Льюс смущённо покраснел. Ему приятна эта похвала. Младший сын Мортати, официально приёмный, погладил спящего брата по щеке. Сейчас лицо Уилла было таким спокойным: морщинка меж бровей разгладилась, а печальная улыбка — боль за несправедливость в этой жизни, уступила долгожданному покою.
Альберт улыбнулся и в снова подивился тому, каких замечательных братьев ему подарила судьба, взамен на пустую и праздную жизнь родственников — он сам обрек их на страшную смерть в огне, вот этими руками. Скомкал судьбы, как неудачную пьесу, и с размаху бросил в камин: огонь сразу подхватил эти визгливые голоса, нарочито изящные жесты и картонные мысли, превращая в пепел.
— Скажи, Лу, а тебе не страшно? Я про наш план, конечную цель и что с нами будет дальше… Есть ли у нас будущее?
Льюис ответил не сразу. Он пригубил чай, медленно вдохнув аромат бергамота, и лишь после посмотрел на Альберта.

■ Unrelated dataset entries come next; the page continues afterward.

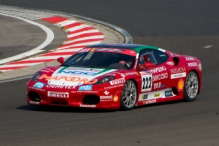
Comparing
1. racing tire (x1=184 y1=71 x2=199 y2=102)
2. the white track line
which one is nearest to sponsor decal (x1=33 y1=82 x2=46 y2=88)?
racing tire (x1=184 y1=71 x2=199 y2=102)

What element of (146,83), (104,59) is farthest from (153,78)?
(104,59)

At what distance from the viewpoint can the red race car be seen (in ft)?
30.4

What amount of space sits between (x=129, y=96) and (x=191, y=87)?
197 cm

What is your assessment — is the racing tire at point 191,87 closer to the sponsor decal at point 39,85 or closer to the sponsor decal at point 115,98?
the sponsor decal at point 115,98

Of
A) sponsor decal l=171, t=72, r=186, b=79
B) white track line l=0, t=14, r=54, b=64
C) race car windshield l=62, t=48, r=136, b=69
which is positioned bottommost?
white track line l=0, t=14, r=54, b=64

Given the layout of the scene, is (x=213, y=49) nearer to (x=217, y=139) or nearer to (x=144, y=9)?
(x=144, y=9)

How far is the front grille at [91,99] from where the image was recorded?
926 centimetres

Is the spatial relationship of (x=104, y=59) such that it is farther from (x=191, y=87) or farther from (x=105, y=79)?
(x=191, y=87)

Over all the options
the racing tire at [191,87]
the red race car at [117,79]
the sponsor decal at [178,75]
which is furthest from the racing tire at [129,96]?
the racing tire at [191,87]

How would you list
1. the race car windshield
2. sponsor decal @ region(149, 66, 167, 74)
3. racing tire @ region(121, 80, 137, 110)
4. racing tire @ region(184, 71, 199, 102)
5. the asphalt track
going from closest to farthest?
1. the asphalt track
2. racing tire @ region(121, 80, 137, 110)
3. the race car windshield
4. sponsor decal @ region(149, 66, 167, 74)
5. racing tire @ region(184, 71, 199, 102)

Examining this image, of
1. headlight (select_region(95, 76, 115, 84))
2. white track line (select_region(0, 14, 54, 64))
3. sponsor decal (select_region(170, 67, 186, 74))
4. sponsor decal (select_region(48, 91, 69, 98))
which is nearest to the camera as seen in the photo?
sponsor decal (select_region(48, 91, 69, 98))

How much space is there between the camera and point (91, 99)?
930 centimetres

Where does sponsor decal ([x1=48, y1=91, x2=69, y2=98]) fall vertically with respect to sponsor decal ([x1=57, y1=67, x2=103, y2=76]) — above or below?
below

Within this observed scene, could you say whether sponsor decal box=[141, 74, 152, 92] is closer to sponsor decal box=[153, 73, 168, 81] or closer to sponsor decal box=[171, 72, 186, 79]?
sponsor decal box=[153, 73, 168, 81]
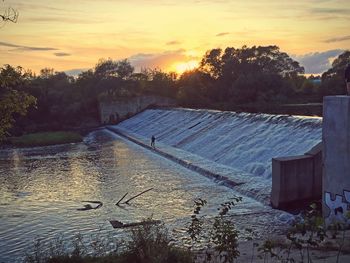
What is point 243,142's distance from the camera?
22203 millimetres

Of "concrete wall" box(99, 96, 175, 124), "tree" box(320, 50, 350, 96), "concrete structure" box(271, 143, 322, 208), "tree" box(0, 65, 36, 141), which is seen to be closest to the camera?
"tree" box(0, 65, 36, 141)

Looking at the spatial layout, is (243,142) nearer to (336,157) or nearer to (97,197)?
(97,197)

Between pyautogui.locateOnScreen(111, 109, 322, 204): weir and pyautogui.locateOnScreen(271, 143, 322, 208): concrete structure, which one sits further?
pyautogui.locateOnScreen(111, 109, 322, 204): weir

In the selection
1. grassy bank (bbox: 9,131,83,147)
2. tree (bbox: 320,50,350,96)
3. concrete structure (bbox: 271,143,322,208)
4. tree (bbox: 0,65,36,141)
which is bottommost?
grassy bank (bbox: 9,131,83,147)

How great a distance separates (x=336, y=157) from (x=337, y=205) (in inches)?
42.2

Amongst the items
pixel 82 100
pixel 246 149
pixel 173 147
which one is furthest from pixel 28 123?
pixel 246 149

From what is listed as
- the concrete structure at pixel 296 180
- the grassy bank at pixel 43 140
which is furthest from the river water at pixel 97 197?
the grassy bank at pixel 43 140

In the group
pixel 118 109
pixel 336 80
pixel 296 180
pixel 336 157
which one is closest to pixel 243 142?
pixel 296 180

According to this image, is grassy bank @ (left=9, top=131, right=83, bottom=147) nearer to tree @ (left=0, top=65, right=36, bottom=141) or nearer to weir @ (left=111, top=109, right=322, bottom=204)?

Взгляд был мягким, но в глубине темных глаз застыла бесконечная преданность. Преданность Уильяму и его стремлениям. Голос мужчины прозвучал ласково, он заструился, как дорогой восточный шелк, но Альберт вздрогнул от внутренней силы в каждой ноте.
— Мы сделаем этот мир лучше, брат. Вместе. И с вами мне ничего не страшно.